In the initial half of 2024, Germany witnessed a decrease in income generated from shoe sales...
In the initial half of 2024, Germany witnessed a decrease in income generated from shoe sales compared to the corresponding period of the preceding year.

- Temu and Shein are aiming to create an impact in the German footwear marketplace.

Shoe merchants and producers in Germany are dealing with heightened competition from Asian online retailers. "Temu and Shein are swamping Germany with inexpensive footwear, often of inferior quality with potential health risks," stated Rolf Pangels, head of the German Textile, Shoe, and Leather Association (BTE), at the "Shoes" trade expo in Düsseldorf.

The association calls for stringent regulation and fair competition. If the actions of such platforms aren't checked, Pangels warned, there will be an escalation of shoe store bankruptcies.

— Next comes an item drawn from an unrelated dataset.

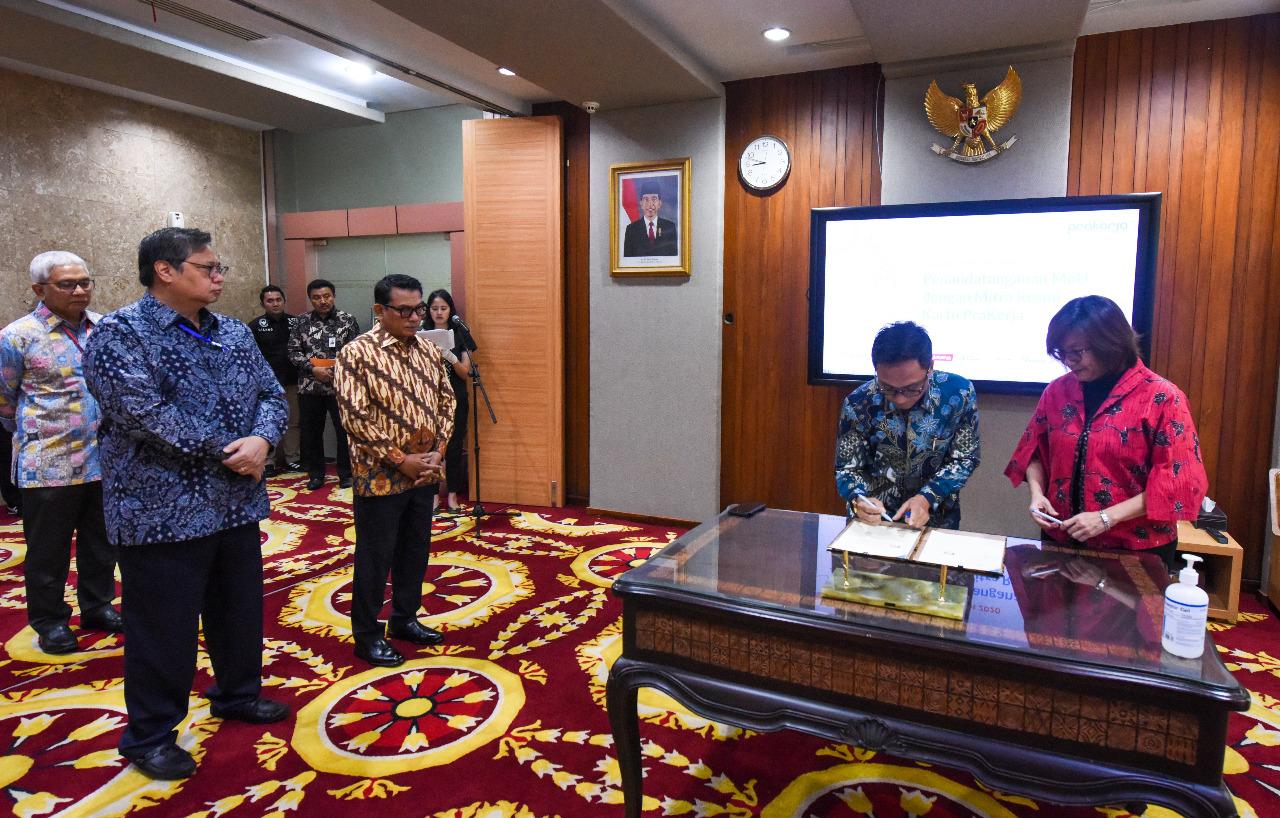 Menteri Koordinator Bidang Perekonomian Airlangga Hartarto (kedua dari kiri) dan Kepala Staf Kepresidenan Dr. Moeldoko (ketiga dari kiri) menyaksikan penandatanganan nota kesepahaman mitra platform resmi Kartu Prakerja yang dilakukan oleh Direktur Eksekutif Manajemen Pelaksana Kartu Prakerja Denni Puspa Purbasari (paling kanan) dan Direktur Digital Business Telkom  Faizal R. Djoemadi (kedua dari kanan) di Jakarta, Jumat (20/3).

In the first half of the year, numerous shoe outlets in Germany shuttered once more. As per BTE data, the number of stores has decreased by approximately 800, bringing the total to around 8750 since the year's start. This includes the closure of Reno and Goertz branches, which went under last year. The number of stationary footwear specialists has also continued to dwindle. According to the association, stores are closing due to bankruptcies as well as the lack of successors.

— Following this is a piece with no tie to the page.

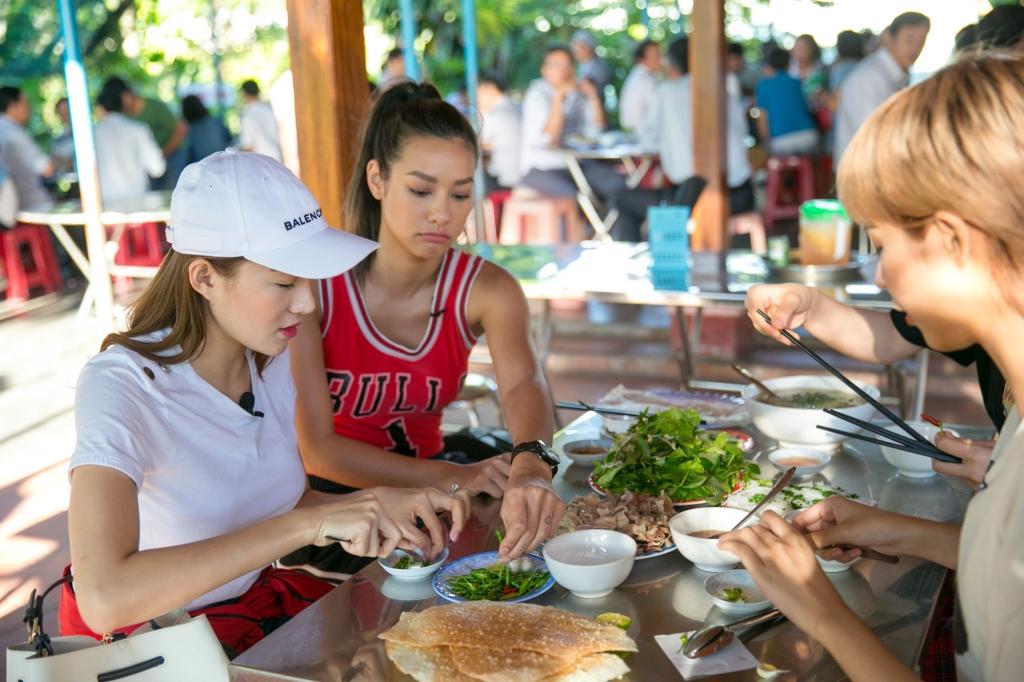 team the face ho ngoc ha hoi ngo kham pha vung dat hoa vang va co xanh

One out of every six shoe dealers views their business situation as positive.

During the first half of the year, despite price hikes, traders earned 2% less revenue than during the same period in the preceding year. After accounting for prices, the loss would likely be more substantial. Pangels attributed the reasons for this to the damp consumer sentiment and the unfavorable weather in May and June. After a promising start to the year, businesses experienced a "painful double-digit drop in revenue" in those months.

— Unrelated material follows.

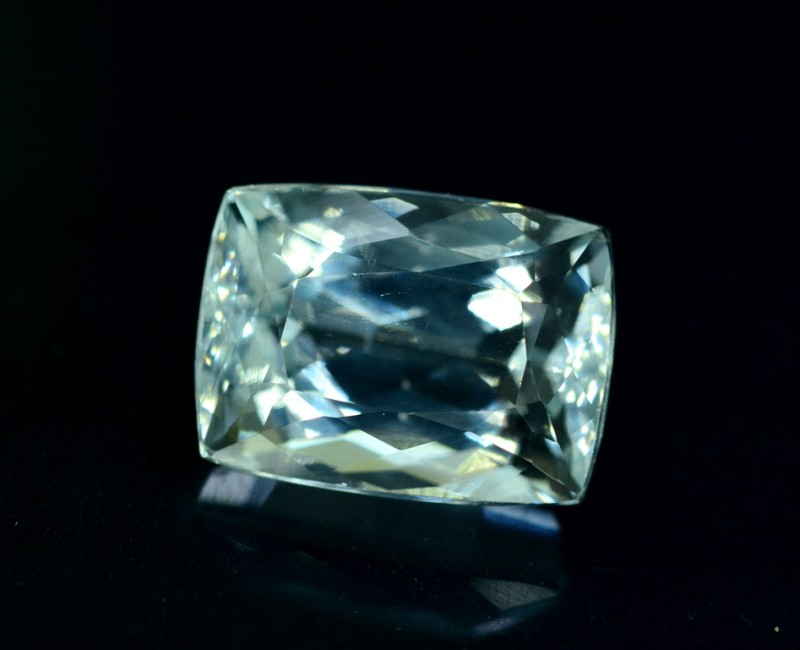 12 cts Untreated Aquamarine Gemstone from Pakistan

Traders also view rising costs in procurement, labor, and energy as a significant hurdle, along with a decline in the allure of city centers. Looking ahead, the prognosis is bleak: More than half of the traders anticipate reduced revenue compared to 2023, while only 30% expect a rise, according to the association's survey. 41% rate their business situation as poor, while just 16% see it as good.

The German footwear industry likewise saw reduced earnings in the first half of the year. Revenue declined by almost 1.2% to 1.15 billion euros, with exports even dipping by 11%. Manfred Junkert, CEO of the German Shoe and Leather Industry Federation (HDS/L), said: "Despite politics having yet to improve economic conditions, the anticipated spring recovery didn't happen." Junkert also advocates for a stricter approach to platforms like Temu and Shein. "They should not be shielded from monitoring compliance with sustainability standards," he criticized.**

The online retailers Shein and Temu enjoy popularity in Germany. According to an estimate by the BTE, consumers purchased around one billion fashion items and footwear from providers like Shein and Temu in 2023. KIK CEO Patrick Zahn recently accused the portals of selling "toxic and child labor-made goods." The companies refuted the accusations and pointed to rigorous controls and safety standards they demand from their suppliers. Shein stated that it had resolved two instances of child labor in its own supply chain in 2023. It upholds "a zero-tolerance policy towards child labor," it said.

Consumers continue to favor online retailers like Shein and Temu, leading to increased competition for local shoe merchants. If the situation persists, the German Textile, Shoe, and Leather Association (BTE) fears a surge in shoe store closures, as evidenced by the 800 stores that shuttered in the first half of the year.